| Document segment |
□ □ □
AuthGuard loaded before AuthService

Question

I'm working on a small personal app. I'll explain what I did until now and in the end my problem and my question. I have created a Node server and an Angular app. When the Angular app is booting I'm checking if the user is logged in (via http get request to the server, the request is made in app.component.ts)

      ngOnInit(): void {
    this.authService.checkIfUserSignedIn();
  }

Inside the checkIfUserSignedIn method after that I'm getting the relevant authentication information I notify to the interested components with the auth state.

this.userAuthDetailsSubject.next(this.userAuthDetails);

Additionally, I'm having an AuthGuard that restrict the entry to the "create-list" component only to authenticated users. In the AuthGurad I'm checking the auth state:

const authStatus = this.authService.isAuth();
return authStatus;

In the menu html component I have the following code:

<span routerLink="create-list" *ngIf="userIsAuthenticated"> New List</span>

Which works fine. My problem is when i'm visiting manually localhost:4200/create-list

The AuthGuard is probably loaded before auth state is updated and therefore the user has no access to the "create-list" component, although he is signed in eventually.

I thought about two solutions but I'm not sure if they are good and how to implement them, and would like to hear your opinion.

1. using localStorage (It may be an overkill solution for this tiny problem)
2. make the HTTP get request to the server (for the auth state) inside the authGuard or maybe subscribe to an observer in the auth service (if so, how to implement that?)

Any ideas/solutions?

---

canActivate (AuthGuard):

canActivate(route: ActivatedRouteSnapshot, state: RouterStateSnapshot): boolean | import("@angular/router").UrlTree | import("rxjs").Observable<boolean | import("@angular/router").UrlTree> | Promise<boolean | import("@angular/router").UrlTree> {
    const authStatus = this.authService.isAuth();
    if (authStatus) {
        return true;
    } else {
        this.router.navigate(['/login']);
    }
}

auth.service.ts

@Injectable()
export class AuthService {
    userAuthDetailsSubject = new Subject<UserAuthDetails>();
    userAuthDetails: UserAuthDetails = null;
    private isAuthenticated = false;
    constructor(@Inject(DOCUMENT) private document: Document, private http: HttpClient) {

    };

    public isAuth(): boolean {
        console.log({
            isAuth: this.isAuthenticated
        })
        return this.isAuthenticated;
    }

    signIn() {
        // redirect to signin..
        this.document.location.href = '/auth/google';
    }

    signOut() {
        this.document.location.href = '/auth/logout';
    }

    checkIfUserSignedIn() {
        this.http.get<any>('/auth/current_user').subscribe(res => {
            if (res) {
                this.isAuthenticated = true;
                console.log('assigning true to isAuth')
□ □ □
| Data extract |

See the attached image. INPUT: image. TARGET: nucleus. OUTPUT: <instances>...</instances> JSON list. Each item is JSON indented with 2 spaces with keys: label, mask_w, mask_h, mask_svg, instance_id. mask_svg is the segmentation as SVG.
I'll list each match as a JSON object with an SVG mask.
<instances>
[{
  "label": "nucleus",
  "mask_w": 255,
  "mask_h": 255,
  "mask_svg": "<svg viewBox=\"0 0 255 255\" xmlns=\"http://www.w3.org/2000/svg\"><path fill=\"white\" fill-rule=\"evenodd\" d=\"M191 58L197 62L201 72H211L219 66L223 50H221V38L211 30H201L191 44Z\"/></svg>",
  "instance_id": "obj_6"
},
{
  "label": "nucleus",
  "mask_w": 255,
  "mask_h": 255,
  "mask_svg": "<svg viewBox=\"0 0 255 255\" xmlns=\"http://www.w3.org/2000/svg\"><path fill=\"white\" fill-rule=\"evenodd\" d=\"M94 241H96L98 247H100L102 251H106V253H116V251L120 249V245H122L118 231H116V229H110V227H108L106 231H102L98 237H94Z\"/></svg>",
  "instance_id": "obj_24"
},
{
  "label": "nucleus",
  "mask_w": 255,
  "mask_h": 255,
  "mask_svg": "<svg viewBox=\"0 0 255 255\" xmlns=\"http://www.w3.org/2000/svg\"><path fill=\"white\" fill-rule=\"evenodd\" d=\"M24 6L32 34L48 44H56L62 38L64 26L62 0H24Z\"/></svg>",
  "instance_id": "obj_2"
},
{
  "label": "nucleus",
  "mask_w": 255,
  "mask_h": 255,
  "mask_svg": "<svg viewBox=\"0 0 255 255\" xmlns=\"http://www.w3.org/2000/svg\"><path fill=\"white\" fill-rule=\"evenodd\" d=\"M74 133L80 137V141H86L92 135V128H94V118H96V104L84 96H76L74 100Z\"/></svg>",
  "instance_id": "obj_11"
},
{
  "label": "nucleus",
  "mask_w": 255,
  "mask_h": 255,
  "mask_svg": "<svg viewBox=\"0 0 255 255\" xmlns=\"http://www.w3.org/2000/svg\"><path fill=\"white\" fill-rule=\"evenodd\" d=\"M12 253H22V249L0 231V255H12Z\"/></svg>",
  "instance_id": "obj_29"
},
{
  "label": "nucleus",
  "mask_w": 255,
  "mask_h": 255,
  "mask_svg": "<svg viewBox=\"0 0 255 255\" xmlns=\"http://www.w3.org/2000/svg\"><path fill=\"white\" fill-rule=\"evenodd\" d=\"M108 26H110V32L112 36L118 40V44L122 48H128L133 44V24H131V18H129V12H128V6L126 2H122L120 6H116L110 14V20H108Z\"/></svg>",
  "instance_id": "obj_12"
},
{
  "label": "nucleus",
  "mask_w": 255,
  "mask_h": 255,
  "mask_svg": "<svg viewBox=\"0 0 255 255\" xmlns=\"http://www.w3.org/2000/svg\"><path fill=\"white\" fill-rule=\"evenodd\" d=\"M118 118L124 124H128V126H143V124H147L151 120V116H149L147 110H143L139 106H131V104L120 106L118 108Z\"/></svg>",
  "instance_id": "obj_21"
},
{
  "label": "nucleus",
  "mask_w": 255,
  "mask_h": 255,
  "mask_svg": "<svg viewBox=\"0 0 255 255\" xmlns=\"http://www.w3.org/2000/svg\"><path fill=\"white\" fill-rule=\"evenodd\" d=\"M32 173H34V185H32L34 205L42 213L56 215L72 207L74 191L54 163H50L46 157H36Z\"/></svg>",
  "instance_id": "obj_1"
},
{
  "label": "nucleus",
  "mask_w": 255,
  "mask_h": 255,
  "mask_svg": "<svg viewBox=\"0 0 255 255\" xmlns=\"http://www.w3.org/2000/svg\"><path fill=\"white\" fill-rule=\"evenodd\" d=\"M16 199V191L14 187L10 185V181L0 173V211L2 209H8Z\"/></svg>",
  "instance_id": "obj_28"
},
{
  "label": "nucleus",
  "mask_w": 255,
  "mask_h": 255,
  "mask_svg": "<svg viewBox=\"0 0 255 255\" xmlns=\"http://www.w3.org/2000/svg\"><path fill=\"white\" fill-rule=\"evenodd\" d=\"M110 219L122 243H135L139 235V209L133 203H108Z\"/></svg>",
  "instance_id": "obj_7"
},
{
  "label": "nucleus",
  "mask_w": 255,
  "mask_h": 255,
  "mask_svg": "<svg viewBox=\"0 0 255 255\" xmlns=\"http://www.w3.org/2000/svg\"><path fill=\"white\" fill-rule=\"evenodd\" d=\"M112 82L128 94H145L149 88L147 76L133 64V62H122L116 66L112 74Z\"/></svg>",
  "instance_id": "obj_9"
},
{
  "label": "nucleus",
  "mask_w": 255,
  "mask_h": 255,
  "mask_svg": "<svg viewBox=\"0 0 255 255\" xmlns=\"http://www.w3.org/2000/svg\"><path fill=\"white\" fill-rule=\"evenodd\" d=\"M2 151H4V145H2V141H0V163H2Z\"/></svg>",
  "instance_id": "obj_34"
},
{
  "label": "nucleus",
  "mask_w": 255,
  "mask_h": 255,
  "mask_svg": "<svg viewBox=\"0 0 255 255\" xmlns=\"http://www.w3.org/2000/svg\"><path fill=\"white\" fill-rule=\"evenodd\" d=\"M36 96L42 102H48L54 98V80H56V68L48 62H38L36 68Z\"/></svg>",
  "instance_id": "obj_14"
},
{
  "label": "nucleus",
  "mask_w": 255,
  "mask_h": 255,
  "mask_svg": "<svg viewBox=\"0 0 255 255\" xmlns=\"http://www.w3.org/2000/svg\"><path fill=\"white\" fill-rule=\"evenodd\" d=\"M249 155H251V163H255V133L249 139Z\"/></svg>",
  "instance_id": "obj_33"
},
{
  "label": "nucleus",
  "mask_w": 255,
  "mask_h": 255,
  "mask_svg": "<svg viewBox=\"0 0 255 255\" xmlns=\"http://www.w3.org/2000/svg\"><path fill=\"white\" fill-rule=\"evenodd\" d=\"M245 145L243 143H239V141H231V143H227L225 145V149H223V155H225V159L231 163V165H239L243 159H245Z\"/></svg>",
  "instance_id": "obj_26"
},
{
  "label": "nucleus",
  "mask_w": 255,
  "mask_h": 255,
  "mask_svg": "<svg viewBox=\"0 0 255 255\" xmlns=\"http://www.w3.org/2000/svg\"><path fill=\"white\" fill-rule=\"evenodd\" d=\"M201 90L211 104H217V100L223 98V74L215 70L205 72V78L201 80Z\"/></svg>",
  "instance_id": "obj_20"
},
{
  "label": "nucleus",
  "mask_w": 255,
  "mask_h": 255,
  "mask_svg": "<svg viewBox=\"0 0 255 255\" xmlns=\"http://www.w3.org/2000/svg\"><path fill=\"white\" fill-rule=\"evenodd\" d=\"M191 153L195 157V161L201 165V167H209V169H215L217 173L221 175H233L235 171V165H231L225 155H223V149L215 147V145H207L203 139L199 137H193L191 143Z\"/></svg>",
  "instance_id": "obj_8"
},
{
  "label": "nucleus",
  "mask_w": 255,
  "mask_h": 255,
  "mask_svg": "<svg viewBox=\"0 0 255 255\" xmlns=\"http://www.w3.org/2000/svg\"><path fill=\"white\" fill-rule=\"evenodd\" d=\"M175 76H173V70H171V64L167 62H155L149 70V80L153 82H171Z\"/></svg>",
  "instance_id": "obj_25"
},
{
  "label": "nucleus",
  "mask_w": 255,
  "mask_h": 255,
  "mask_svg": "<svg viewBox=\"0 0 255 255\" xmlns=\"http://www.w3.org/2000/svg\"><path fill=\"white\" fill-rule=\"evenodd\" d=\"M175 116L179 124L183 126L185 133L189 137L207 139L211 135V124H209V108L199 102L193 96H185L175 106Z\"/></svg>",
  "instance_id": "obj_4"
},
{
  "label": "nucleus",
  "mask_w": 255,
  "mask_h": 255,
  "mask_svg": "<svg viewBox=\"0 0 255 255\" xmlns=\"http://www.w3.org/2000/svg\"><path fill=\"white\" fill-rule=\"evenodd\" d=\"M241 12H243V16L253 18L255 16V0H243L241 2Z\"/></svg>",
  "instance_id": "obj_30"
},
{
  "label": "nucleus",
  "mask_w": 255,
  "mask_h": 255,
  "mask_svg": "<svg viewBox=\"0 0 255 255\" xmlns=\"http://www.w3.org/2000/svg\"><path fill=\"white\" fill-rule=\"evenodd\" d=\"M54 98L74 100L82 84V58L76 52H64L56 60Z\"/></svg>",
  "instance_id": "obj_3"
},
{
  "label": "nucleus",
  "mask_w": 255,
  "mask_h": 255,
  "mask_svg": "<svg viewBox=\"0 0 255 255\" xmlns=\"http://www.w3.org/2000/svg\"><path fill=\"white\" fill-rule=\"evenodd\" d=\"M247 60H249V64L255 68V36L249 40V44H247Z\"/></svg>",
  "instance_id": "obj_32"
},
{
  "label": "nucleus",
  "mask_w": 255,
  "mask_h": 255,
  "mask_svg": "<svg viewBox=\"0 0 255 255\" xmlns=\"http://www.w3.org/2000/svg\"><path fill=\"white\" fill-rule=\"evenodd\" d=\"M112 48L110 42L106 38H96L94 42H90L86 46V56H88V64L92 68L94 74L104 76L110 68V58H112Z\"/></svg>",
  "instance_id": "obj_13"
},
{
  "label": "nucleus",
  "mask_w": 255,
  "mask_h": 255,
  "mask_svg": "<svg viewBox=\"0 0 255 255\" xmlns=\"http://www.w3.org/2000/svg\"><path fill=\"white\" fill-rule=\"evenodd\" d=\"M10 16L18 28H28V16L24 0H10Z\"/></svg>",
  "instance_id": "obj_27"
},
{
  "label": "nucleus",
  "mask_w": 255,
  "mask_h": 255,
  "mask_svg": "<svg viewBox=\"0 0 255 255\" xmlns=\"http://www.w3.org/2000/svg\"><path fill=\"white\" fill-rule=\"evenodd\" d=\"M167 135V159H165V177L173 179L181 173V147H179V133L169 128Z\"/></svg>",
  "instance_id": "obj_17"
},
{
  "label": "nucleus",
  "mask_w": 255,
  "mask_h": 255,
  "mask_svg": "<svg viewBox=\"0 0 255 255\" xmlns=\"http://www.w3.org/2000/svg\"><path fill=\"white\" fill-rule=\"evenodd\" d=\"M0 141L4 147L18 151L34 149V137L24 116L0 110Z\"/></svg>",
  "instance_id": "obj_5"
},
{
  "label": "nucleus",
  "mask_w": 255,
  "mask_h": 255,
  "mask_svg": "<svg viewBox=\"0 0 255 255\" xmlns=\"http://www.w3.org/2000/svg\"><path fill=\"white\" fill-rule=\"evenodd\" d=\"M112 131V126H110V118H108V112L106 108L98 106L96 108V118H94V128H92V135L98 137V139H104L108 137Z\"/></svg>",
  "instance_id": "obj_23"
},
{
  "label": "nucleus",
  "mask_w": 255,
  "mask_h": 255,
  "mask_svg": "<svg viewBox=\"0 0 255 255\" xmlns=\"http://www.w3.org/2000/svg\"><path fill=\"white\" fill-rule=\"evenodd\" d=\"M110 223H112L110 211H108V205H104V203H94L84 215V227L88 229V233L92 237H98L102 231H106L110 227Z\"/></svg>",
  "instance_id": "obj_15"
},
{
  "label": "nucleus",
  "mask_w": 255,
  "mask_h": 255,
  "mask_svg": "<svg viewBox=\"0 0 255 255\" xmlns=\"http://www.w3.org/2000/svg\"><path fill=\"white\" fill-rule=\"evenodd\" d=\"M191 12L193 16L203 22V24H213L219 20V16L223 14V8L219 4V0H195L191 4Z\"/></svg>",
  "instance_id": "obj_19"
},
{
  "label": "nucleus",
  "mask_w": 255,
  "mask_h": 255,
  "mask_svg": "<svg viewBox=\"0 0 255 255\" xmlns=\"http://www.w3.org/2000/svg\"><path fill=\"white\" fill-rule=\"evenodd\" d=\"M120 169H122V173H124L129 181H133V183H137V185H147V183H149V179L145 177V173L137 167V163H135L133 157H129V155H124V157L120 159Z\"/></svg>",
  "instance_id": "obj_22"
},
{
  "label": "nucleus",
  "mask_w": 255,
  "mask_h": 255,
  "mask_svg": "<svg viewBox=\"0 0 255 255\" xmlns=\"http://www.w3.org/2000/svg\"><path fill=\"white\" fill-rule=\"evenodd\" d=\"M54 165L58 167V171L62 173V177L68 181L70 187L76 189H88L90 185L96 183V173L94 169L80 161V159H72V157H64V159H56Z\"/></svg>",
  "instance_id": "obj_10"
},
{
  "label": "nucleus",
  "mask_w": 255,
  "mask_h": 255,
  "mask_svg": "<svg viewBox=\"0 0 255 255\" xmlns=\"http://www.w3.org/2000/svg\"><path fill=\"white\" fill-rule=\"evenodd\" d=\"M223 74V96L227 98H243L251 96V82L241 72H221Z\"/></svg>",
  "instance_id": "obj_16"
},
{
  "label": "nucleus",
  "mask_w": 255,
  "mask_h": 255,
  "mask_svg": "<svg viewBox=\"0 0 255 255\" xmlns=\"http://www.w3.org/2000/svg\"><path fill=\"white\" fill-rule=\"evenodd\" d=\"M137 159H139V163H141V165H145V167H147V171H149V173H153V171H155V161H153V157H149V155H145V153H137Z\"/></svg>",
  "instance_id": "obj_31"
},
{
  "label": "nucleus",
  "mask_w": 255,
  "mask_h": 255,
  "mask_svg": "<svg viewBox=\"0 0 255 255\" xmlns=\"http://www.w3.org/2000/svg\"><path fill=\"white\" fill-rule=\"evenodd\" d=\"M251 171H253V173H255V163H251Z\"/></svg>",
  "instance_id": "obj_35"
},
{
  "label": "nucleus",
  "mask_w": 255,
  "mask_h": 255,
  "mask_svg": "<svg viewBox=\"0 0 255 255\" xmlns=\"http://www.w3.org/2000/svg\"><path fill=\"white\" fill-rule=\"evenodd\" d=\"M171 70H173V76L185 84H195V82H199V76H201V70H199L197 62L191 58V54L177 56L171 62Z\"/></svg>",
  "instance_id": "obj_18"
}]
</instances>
□ □ □
Reproduce the part of the AuthGuard question that begins at the words "In the menu" and ends after the words "this tiny problem)".

| Written response |
In the menu html component I have the following code:

<span routerLink="create-list" *ngIf="userIsAuthenticated"> New List</span>

Which works fine. My problem is when i'm visiting manually localhost:4200/create-list

The AuthGuard is probably loaded before auth state is updated and therefore the user has no access to the "create-list" component, although he is signed in eventually.

I thought about two solutions but I'm not sure if they are good and how to implement them, and would like to hear your opinion.

1. using localStorage (It may be an overkill solution for this tiny problem)